D'après des observateurs, les deux camps sont néanmoins conscients qu'un énième conflit ne servirait pas leurs intérêts du moment.
Côté libanais, le mécontentement populaire et les manifestations anti-pouvoir de l'automne dernier, y compris dans des fiefs du Hezbollah, constituent "un facteur non négligeable dans les calculs" de la milice, selon Didier Leroy, spécialiste du groupe armé.
Avec une grave crise économique, politique et sanitaire, "l'atmosphère au Liban n'est pas favorable à un agenda martial anti-israélien", ajoute-t-il. Pour le chercheur, le Hezbollah est aussi sous pression financière, à l'image de son parrain iranien, ce qui influe sur la stratégie "militaire".

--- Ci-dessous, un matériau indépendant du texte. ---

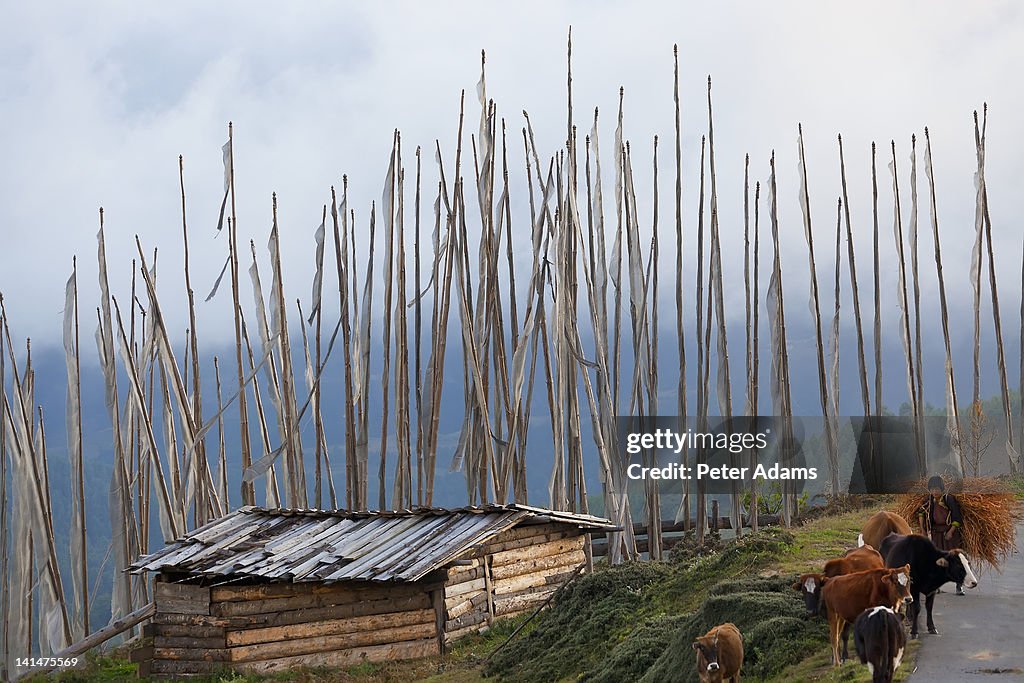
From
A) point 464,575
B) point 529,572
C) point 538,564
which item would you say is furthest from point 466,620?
point 538,564

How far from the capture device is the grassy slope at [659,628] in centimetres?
898

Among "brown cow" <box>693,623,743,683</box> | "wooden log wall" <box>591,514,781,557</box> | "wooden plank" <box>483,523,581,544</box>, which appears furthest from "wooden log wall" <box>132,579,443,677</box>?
"brown cow" <box>693,623,743,683</box>

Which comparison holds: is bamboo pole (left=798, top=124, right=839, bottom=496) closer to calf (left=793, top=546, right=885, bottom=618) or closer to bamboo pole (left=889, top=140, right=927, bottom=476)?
bamboo pole (left=889, top=140, right=927, bottom=476)

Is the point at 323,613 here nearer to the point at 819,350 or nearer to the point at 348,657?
the point at 348,657

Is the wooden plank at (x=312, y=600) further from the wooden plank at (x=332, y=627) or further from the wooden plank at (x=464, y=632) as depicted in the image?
the wooden plank at (x=464, y=632)

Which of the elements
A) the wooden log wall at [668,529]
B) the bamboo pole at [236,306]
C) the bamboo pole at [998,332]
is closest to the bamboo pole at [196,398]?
the bamboo pole at [236,306]

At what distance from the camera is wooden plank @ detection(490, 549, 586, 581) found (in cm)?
1694

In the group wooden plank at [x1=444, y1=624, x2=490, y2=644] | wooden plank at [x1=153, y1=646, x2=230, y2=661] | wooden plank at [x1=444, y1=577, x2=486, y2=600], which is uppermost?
wooden plank at [x1=444, y1=577, x2=486, y2=600]

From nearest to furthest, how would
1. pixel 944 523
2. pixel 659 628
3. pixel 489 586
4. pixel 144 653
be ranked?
pixel 944 523 → pixel 659 628 → pixel 144 653 → pixel 489 586

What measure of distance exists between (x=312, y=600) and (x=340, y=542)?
1.25m

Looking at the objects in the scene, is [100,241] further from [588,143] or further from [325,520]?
[588,143]

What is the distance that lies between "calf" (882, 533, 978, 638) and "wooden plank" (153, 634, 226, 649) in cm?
994

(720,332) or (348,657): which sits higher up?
(720,332)

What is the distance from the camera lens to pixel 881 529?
9211mm
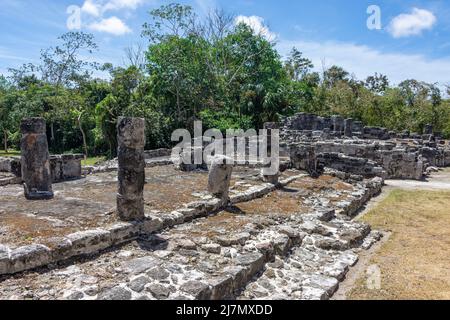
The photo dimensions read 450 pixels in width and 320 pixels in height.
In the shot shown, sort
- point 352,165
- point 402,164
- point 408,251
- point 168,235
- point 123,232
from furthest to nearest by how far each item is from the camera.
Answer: point 402,164
point 352,165
point 408,251
point 168,235
point 123,232

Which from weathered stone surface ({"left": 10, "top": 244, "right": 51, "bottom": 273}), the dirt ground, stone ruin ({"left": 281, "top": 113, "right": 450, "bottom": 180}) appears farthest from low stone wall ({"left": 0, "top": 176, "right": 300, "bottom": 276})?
stone ruin ({"left": 281, "top": 113, "right": 450, "bottom": 180})

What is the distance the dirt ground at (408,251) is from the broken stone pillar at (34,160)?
764 centimetres

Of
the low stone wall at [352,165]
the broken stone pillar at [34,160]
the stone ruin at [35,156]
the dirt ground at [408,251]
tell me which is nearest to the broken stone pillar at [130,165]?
the broken stone pillar at [34,160]

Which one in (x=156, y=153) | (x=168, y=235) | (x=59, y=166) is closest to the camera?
(x=168, y=235)

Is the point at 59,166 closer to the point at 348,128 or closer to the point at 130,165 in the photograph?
the point at 130,165

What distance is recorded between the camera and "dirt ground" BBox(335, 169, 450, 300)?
267 inches

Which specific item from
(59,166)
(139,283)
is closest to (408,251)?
(139,283)

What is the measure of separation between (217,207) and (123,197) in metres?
2.78

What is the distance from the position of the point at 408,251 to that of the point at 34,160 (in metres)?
9.40

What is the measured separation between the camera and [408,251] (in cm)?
891

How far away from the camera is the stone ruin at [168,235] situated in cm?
579

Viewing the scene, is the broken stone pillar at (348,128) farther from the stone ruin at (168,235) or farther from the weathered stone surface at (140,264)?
the weathered stone surface at (140,264)

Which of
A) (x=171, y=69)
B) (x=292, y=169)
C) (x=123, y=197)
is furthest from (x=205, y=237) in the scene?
(x=171, y=69)

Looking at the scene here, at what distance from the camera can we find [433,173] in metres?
21.3
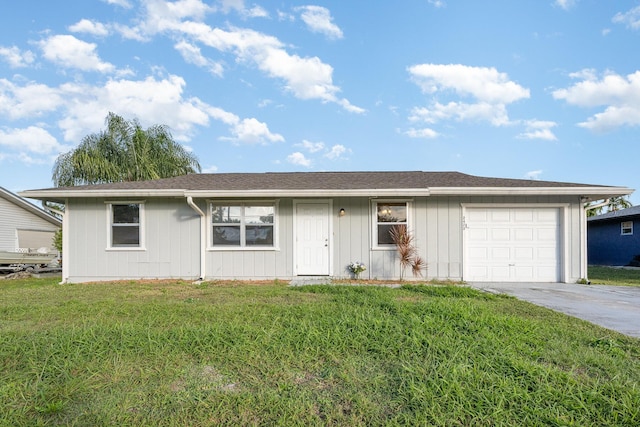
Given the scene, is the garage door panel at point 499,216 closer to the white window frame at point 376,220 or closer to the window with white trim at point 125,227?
the white window frame at point 376,220

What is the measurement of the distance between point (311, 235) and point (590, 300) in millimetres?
5696

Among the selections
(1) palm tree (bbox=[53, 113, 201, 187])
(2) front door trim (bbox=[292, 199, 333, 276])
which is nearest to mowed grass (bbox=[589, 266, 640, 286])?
(2) front door trim (bbox=[292, 199, 333, 276])

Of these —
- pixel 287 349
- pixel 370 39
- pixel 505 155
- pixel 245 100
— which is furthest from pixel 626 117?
pixel 287 349

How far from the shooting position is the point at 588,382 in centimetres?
239

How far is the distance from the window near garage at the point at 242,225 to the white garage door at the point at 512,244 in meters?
5.02

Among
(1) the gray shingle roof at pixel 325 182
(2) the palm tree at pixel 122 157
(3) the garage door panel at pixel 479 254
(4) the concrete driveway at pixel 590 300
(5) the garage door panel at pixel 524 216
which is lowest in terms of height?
(4) the concrete driveway at pixel 590 300

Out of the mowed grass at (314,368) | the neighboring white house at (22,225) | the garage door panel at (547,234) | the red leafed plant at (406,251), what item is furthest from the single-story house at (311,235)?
the neighboring white house at (22,225)

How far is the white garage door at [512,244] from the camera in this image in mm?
8133

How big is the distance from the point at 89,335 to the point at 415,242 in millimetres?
6841

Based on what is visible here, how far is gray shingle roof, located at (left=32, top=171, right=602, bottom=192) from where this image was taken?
26.5 ft

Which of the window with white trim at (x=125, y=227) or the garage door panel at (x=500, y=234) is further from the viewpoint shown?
the window with white trim at (x=125, y=227)

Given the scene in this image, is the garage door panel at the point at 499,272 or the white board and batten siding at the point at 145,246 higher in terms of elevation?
the white board and batten siding at the point at 145,246

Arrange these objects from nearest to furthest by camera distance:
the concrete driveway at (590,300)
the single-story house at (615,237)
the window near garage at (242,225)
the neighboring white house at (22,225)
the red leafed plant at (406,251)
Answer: the concrete driveway at (590,300), the red leafed plant at (406,251), the window near garage at (242,225), the single-story house at (615,237), the neighboring white house at (22,225)

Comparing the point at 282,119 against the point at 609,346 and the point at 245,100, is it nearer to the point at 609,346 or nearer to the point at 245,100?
the point at 245,100
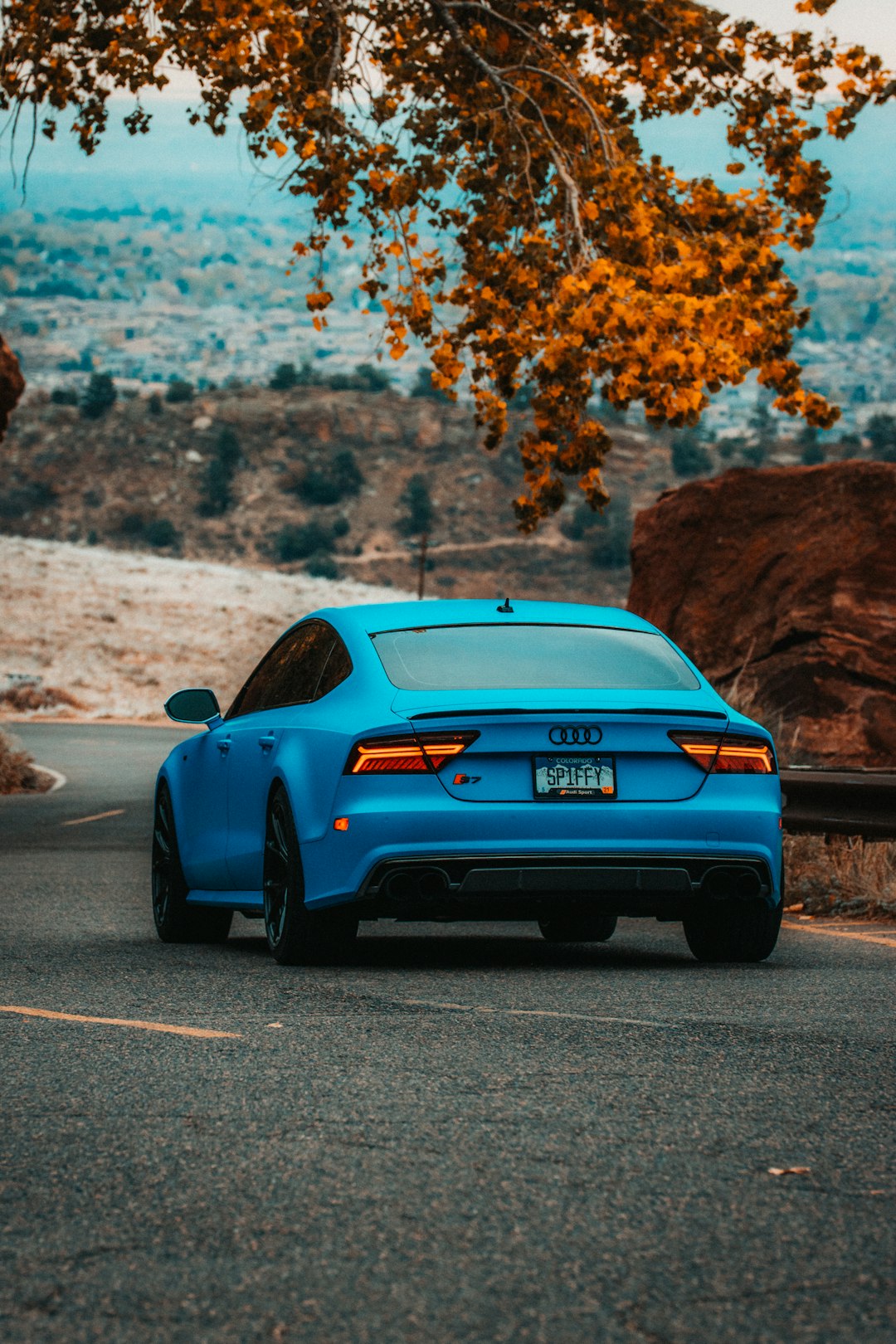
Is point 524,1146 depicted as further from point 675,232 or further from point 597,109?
point 597,109

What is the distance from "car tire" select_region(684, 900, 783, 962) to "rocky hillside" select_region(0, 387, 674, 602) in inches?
3904

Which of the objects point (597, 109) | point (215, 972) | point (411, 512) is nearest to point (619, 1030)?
point (215, 972)

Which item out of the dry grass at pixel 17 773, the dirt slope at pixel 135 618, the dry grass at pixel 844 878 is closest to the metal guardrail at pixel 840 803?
the dry grass at pixel 844 878

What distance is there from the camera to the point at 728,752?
8.23 m

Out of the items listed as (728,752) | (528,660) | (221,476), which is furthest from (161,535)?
(728,752)

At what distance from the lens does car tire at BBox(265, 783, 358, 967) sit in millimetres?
8219

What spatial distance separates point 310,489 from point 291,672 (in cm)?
11493

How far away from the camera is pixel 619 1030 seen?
6598 mm

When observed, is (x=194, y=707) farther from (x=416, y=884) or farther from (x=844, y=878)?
(x=844, y=878)

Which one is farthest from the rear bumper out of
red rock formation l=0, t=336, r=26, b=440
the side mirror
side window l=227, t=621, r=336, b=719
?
red rock formation l=0, t=336, r=26, b=440

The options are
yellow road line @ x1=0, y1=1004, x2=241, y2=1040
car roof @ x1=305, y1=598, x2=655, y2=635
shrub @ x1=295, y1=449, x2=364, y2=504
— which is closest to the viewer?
yellow road line @ x1=0, y1=1004, x2=241, y2=1040

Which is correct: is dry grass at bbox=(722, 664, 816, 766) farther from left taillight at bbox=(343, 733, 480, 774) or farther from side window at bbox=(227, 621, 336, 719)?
left taillight at bbox=(343, 733, 480, 774)

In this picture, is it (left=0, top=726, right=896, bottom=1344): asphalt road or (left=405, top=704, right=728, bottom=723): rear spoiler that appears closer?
(left=0, top=726, right=896, bottom=1344): asphalt road

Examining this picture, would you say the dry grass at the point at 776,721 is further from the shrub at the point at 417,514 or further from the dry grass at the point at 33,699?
the shrub at the point at 417,514
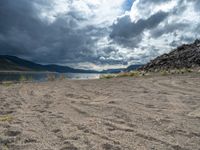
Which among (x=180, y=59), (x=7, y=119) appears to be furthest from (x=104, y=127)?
(x=180, y=59)

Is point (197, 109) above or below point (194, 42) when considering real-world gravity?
below

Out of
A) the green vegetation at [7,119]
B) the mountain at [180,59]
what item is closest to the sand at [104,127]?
the green vegetation at [7,119]

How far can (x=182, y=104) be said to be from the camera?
26.5 ft

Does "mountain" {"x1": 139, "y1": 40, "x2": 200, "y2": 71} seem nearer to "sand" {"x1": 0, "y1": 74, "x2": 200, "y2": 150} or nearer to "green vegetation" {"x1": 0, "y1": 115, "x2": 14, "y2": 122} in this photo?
"sand" {"x1": 0, "y1": 74, "x2": 200, "y2": 150}

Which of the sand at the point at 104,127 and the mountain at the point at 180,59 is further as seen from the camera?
the mountain at the point at 180,59

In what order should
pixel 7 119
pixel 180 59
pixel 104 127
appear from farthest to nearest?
pixel 180 59 < pixel 7 119 < pixel 104 127

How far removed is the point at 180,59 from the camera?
2756 cm

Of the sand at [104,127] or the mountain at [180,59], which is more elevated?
the mountain at [180,59]

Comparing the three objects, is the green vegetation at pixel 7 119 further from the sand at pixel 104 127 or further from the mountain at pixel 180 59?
the mountain at pixel 180 59

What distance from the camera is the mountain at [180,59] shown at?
85.2 feet

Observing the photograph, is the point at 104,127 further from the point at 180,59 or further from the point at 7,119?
the point at 180,59

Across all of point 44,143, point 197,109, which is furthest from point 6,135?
point 197,109

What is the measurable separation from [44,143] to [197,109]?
4246 millimetres

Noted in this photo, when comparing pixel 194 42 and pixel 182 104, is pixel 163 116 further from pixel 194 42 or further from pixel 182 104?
pixel 194 42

L'État hébreu est dans une situation économique moins grave mais a "ses propres problèmes", comme la résurgence de la pandémie de Covid-19, un taux de chômage en forte hausse et des manifestations antigouvernementales croissantes, relève Orna Mizrahi.
Le modus operandi de l'armée israélienne montre qu'elle a voulu éviter toute déflagration, renchérit Nahum Barnea dans le quotidien Yediot Aharonot.
"Ce qui était inhabituel (...), c'est l'ordre donné aux soldats : même si les terroristes sont armés, même s'ils ont franchi la frontière (...), ne tirez pas. Ne tirez que s'ils mettent en danger les soldats", écrit-il.
"La logique sous-jacente était claire : tuer des membres de la cellule aurait conduit à un jour de combat dans le nord, voire plus", décrypte le commentateur. "Or les responsables ne voulaient pas s’embourber dans une troisième guerre du Liban".